Holidays in term time – again!

By | Category: Travel rumblings
Taking children n holiday in school term time doesn't mean that it will necessarily be to beaches or fun parks

Taking children n holiday in school term time doesn’t mean that it will necessarily be to beaches or fun parks

On Monday afternoon, for just over two a quarter hours, the House of Commons considered a petition (signed by more than 120,000 people) relating to taking children out of school in term-time. The e-petition called for parents to be allowed to take their children out of school for up to two weeks for a family holiday.

Steve Double, MP for St Austell and Newquay – a tourist area that he claimed had been affected by the 2013 legislation applying to England only – claimed that no economic assessment of the introduction of the tighter rules had been made prior to its introduction and Cornwall was worse off by £44 million in 2014 alone, tourist organisations had been affected and, in some cases, people had been made redundant.

All this is due to the intransigence in headteachers not allowing children holidays in term time.

Other members pointed put how the tourist industry itself, police and health care workers were affected because frequently they could not get time off during the seven or so weeks of the summer holidays.

John Pugh, MP for Southport, another tourist hotspot and a former teacher, said “Towards the end of the summer term, when exams are done and people are tired, and when the days are hot and the pupils sleepy and looking forward to the summer, one cannot always say that time in school is absolutely precious and could never be forfeited under any circumstances. Equally, most holidays are educationally very productive. After all, that is why so many schools organise holidays. Strangely enough, they sometimes start such holidays towards the end of school time because they recognise the benefits they bring to pupils.”
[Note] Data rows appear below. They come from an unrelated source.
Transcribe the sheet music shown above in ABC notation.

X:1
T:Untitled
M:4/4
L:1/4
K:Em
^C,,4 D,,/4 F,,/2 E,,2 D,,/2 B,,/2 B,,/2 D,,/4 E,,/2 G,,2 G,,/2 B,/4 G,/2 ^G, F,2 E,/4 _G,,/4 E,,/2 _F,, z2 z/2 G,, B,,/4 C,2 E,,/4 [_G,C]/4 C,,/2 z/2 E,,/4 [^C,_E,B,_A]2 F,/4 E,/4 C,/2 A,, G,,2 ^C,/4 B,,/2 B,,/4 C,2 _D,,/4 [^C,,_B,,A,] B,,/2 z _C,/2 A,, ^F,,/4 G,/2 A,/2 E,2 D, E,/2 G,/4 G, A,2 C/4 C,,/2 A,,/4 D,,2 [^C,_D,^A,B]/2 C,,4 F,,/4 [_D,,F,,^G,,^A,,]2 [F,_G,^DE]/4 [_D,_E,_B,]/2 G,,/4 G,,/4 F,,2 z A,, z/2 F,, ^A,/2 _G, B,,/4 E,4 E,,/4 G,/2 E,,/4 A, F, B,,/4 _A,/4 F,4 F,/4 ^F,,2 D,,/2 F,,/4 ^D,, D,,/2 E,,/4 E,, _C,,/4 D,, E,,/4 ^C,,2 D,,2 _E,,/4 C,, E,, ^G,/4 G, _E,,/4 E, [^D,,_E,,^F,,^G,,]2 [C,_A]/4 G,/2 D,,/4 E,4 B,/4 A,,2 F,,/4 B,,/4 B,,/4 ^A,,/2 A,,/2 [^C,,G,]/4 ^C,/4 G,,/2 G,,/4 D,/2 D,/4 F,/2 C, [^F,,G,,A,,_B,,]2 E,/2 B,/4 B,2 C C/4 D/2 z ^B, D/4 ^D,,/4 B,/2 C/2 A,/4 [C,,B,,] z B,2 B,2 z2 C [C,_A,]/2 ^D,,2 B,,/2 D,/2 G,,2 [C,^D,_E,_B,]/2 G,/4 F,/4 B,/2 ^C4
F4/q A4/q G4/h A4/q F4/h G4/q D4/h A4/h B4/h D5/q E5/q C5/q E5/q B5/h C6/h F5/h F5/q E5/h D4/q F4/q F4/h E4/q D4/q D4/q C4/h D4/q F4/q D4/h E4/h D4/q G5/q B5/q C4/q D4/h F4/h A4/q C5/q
He went on to say, “Children improve on holidays. They certainly improve faster on holiday than they do in the last few weeks of school. I recently had the benefit of taking all five of my grandchildren on a holiday to France for two weeks. We did not go around museums, nor did I lecture them about things such as French literature or test their maths, but they came back far more developed after two weeks away than they had after the previous term. I could actually see the difference. They are small children and the development that took place was there for all to see.”

In replying to all the MP’s that spoke, the schools minister, Nick Gibb, said that “…decisions can be made close to home, reflecting local needs,” suggesting that those parts of the country where jobs make it difficult to have holidays matching school ones might be allowed some leeway in letting children holiday in term time. He went on to say that some 76% of secondary schools and 35% of primary schools, educating some 52% of all registered pupils, already had responsibility for their own term and holiday dates so that they could set holiday times outside the peak six/seven weeks in July, August and September.

Referring to a report he also said that if children are taken away for a two-week holiday during term time every year and have an average number of days off for sickness and appointments, by the time they leave school at 16 they will have missed a year of school.

Except that the purpose of the petition and of many speeches was not that every student should have two weeks holiday each year in term time, merely that there should be an option and that locally, the head teacher needed guidance.

In the end, Gibb said that he would not agree to change yet in Wales where greater flexibility is given to head teachers as education is a devolved issue, there seems to be no decline is student attainment. Indeed the opposite seems to be the case as the percentage of pupils getting grades A to C at GCSE has risen whereas in England it has dropped.